## TEXT
# Craftsman 101.21400 cleanup



## sgriggs (Oct 9, 2013)

I've been slowly taking the lathe apart and cleaning everything.  Today I cleaned the lathe bed and feet.  I swear it's lighter now.

Scott


----------



## pipehack (Oct 9, 2013)

Looking good. Mine was used for cutting wood so it's caked with dust. Is it hard to get the carriage off? I'm thinking about taking it all apart and give it a fresh paint job. I would never call it restored, but it would look better.


----------



## sgriggs (Oct 9, 2013)

pipehack said:


> Looking good. Mine was used for cutting wood so it's caked with dust. Is it hard to get the carriage off? I'm thinking about taking it all apart and give it a fresh paint job. I would never call it restored, but it would look better.



pipehack,

To remove the carriage, remove the bushing from the tailstock end of the lead screw. Traverse your carriage back and just push it off being careful not to drop it obviously.

Scott


----------



## RandyM (Oct 10, 2013)

Looking Good Scott! Isn't it fun cleaning these machines up?


----------



## Uncle Buck (Oct 10, 2013)

Few things are quite as rewarding as restoring a machine to it's former beauty with a fresh coat of paint and an overall cleaning and inspection. Most relaxing and gratifying!


----------



## itsme_Bernie (Oct 10, 2013)

This was the first machine I restored!   What memories! 

Bernie


----------



## sgriggs (Oct 11, 2013)

Uncle Buck said:


> Few things are quite as rewarding as restoring a machine to it's former beauty with a fresh coat of paint and an overall cleaning and inspection. Most relaxing and gratifying!

## DATASET ROWS
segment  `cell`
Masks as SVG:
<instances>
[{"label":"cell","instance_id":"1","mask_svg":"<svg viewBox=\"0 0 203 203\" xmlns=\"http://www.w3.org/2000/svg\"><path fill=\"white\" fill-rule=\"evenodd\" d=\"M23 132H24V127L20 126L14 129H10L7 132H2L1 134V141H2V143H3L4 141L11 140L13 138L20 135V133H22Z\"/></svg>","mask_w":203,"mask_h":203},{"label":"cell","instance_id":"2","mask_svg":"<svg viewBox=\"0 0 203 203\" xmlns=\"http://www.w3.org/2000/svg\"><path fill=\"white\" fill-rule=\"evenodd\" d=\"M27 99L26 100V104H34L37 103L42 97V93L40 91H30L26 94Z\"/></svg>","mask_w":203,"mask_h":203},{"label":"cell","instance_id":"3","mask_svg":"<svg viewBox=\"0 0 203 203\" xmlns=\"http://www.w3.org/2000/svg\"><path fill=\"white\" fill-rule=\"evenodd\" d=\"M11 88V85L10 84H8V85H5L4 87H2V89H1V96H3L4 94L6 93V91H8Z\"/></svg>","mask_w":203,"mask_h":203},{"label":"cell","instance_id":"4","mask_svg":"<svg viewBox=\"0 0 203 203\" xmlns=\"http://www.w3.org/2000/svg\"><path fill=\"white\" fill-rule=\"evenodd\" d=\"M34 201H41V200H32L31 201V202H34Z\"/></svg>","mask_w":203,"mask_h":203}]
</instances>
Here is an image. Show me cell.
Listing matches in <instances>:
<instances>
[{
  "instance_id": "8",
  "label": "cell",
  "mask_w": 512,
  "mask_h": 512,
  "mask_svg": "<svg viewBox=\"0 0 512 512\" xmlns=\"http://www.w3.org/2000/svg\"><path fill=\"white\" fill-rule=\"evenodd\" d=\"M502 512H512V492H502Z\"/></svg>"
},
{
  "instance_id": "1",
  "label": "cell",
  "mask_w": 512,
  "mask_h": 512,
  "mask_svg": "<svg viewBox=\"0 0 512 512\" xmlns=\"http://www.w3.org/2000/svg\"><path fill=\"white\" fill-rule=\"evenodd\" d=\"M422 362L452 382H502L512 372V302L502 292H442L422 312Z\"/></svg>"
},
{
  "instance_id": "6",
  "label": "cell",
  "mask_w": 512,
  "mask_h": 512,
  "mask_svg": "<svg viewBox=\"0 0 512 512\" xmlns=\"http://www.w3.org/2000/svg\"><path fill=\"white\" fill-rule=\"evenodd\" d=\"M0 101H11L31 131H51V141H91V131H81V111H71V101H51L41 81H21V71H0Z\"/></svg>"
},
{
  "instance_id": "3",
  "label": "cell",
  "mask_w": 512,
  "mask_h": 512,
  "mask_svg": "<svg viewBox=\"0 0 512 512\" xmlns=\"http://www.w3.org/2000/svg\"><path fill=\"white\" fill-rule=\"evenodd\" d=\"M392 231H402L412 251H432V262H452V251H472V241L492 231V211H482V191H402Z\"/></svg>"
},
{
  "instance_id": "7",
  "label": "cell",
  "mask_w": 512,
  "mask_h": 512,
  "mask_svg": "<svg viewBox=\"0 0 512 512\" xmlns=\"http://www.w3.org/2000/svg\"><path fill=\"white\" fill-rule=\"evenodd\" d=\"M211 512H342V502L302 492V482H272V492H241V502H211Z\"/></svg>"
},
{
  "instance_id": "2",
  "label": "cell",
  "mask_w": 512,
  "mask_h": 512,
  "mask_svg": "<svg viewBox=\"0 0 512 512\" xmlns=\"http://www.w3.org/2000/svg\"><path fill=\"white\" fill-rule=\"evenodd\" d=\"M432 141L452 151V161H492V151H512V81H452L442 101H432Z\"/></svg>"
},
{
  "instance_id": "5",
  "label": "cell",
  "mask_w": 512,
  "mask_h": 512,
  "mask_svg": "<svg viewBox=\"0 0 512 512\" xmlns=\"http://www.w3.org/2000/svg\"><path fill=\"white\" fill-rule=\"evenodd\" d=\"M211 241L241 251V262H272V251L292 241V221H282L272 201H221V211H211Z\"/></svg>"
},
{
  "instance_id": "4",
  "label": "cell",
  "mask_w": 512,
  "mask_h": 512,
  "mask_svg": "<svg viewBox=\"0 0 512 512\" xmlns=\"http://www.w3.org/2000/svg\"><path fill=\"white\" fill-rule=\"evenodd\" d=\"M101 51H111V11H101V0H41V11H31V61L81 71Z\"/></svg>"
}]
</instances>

## WRITTEN PROBLEM
What is the Spanish translation of this sentence from the lathe cleanup thread: "To remove the carriage, remove the bushing from the tailstock end of the lead screw."?

## FULL OUTPUT
Para quitar el carro, retire el casquillo del extremo del husillo patrón que da al contrapunto.